Our codebase employs asynchronous operations extensively for tasks such as loading, querying and processing data. To overcome potential conflicts in environments with nested event loops, we use nest_asyncio to patch asyncio for supporting nested loops, ensuring smooth execution of asyncio-based code. This customization facilitates seamless development experiences. Asynchronous operations include fetching data, building indexes, executing queries, and handling sub-questions. This approach allows background data loading, prevents blocking delays, and ensures concurrent task execution for enhanced efficiency.

# openai key setup
os.environ["OPENAI_API_KEY"] = "sk-......"
nest_asyncio.apply()

While the preferred method for defining keys is by curating a .env file and storing them there, for the sake of simplicity in learning, the example above demonstrates an alternative approach. However, if you choose to create a .env file, the following code snippet can assist you in reading it.

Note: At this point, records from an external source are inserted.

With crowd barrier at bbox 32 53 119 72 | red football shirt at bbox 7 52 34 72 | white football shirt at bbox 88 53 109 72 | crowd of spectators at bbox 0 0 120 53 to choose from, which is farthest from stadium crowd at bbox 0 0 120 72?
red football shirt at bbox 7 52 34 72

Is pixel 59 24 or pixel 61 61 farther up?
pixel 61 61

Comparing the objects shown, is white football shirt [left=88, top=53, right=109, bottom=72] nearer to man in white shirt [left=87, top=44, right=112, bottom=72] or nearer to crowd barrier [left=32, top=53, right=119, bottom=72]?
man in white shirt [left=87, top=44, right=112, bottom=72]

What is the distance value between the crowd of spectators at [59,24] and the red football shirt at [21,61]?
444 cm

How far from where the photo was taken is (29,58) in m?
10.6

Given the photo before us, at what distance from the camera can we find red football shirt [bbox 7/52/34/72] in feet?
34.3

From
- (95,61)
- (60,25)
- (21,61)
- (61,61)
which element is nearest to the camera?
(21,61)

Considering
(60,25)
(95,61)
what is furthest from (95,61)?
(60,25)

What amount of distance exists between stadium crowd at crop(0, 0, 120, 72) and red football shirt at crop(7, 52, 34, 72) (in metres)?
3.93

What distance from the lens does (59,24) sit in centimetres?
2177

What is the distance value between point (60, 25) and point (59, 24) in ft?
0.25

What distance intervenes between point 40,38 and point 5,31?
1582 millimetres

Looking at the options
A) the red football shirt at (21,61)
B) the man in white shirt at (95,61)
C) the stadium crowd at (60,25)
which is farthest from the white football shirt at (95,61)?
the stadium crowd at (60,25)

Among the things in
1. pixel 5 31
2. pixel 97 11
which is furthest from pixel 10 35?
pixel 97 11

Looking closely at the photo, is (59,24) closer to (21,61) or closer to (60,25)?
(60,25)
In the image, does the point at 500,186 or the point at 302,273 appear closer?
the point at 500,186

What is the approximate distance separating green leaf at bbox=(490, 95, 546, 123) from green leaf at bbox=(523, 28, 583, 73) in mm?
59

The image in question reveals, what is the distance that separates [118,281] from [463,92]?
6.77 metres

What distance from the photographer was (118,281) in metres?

from dotenv import load_dotenv, find_dotenv
_ = load_dotenv(find_dotenv())

openai.api_key = os.getenv('OPENAI_API_KEY')
# Using the LlamaDebugHandler to print the trace of the sub questions
# captured by the SUB_QUESTION callback event type
llama_debug = LlamaDebugHandler(print_trace_on_end=True)
callback_manager = CallbackManager([llama_debug])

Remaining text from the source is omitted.